WHAT TO DO: Find the line that contains "Among these —"; then retype it and each line after it, exactly, through the final line of the data below.

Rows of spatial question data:

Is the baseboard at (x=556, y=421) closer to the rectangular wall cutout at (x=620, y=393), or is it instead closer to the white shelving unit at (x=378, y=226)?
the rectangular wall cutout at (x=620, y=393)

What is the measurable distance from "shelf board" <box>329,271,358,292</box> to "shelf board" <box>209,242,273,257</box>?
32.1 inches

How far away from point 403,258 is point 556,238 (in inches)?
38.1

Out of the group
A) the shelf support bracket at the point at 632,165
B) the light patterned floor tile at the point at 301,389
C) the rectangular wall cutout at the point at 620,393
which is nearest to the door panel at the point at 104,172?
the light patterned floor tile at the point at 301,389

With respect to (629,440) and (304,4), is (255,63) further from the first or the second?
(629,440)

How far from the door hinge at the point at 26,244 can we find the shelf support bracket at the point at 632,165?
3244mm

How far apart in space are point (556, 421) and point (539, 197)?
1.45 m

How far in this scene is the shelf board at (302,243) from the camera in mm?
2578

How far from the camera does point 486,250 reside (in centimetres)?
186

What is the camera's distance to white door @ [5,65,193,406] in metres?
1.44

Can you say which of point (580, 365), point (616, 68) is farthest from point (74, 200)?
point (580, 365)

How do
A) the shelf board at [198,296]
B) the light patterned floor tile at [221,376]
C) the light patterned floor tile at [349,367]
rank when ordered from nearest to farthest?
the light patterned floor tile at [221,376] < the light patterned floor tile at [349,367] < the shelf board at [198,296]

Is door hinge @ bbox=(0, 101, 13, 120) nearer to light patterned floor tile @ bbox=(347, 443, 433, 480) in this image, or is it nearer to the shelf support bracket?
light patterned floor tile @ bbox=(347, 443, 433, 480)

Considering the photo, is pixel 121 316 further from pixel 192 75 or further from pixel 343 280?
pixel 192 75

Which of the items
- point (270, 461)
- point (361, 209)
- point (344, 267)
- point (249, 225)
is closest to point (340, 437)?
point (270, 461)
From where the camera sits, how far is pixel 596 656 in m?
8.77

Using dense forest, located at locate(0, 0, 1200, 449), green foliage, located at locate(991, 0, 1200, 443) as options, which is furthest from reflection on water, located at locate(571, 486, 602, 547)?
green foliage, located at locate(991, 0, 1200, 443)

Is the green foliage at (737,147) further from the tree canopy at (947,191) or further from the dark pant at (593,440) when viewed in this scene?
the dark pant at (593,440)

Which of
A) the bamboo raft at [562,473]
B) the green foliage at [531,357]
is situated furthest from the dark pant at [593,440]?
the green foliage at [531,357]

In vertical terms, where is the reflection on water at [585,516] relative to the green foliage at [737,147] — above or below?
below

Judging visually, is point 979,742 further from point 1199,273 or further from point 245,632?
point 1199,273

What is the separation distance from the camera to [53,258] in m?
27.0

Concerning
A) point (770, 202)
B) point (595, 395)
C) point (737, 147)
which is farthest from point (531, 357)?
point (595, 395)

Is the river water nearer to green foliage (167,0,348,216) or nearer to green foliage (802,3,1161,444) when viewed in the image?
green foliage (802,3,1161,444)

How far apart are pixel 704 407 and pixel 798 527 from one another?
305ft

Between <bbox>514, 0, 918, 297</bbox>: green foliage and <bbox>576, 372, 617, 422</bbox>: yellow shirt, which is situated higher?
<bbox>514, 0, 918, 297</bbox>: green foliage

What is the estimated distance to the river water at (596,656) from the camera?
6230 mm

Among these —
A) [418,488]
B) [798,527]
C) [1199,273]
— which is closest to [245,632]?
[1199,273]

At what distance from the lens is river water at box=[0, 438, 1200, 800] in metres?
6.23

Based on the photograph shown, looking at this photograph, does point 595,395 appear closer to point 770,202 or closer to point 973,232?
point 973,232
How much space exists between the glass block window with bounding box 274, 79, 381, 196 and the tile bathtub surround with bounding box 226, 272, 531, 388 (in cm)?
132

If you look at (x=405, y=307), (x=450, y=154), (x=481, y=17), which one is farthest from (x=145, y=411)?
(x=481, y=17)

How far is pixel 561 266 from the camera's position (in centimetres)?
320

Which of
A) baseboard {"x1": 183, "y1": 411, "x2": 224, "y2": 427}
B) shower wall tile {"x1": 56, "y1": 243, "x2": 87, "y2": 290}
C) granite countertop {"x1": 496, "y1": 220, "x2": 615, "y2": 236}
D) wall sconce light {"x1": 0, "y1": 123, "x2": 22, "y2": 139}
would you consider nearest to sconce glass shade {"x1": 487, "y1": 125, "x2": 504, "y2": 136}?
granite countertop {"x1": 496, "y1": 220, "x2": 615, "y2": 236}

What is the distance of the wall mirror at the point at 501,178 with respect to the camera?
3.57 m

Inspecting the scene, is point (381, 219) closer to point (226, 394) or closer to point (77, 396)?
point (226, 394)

IN RESPONSE:
Among these —
A) [418,488]
B) [798,527]
C) [1199,273]
— which is closest to [245,632]?
[1199,273]

At what distance from the lens is river water at box=[0, 438, 1200, 800] in metres?
6.23

Based on the photograph shown, looking at this photograph, does point 595,395 appear closer to point 770,202 or closer to point 973,232?
point 973,232
How much space exists between the glass block window with bounding box 274, 79, 381, 196 and the tile bathtub surround with bounding box 226, 272, 531, 388 (in cm)?
132

If you look at (x=405, y=307), (x=450, y=154), (x=481, y=17), which one is farthest from (x=145, y=411)?
(x=481, y=17)

How far is pixel 561 266 from the camera's position (in centimetres)?
320

Which of
A) baseboard {"x1": 183, "y1": 411, "x2": 224, "y2": 427}
B) shower wall tile {"x1": 56, "y1": 243, "x2": 87, "y2": 290}
C) granite countertop {"x1": 496, "y1": 220, "x2": 615, "y2": 236}
D) wall sconce light {"x1": 0, "y1": 123, "x2": 22, "y2": 139}
would you consider nearest to sconce glass shade {"x1": 487, "y1": 125, "x2": 504, "y2": 136}?
granite countertop {"x1": 496, "y1": 220, "x2": 615, "y2": 236}

What is the distance of the wall mirror at the point at 501,178 with respect to the camera?
3.57 m

Inspecting the scene, is point (381, 219) closer to point (226, 394) or closer to point (77, 396)?
point (226, 394)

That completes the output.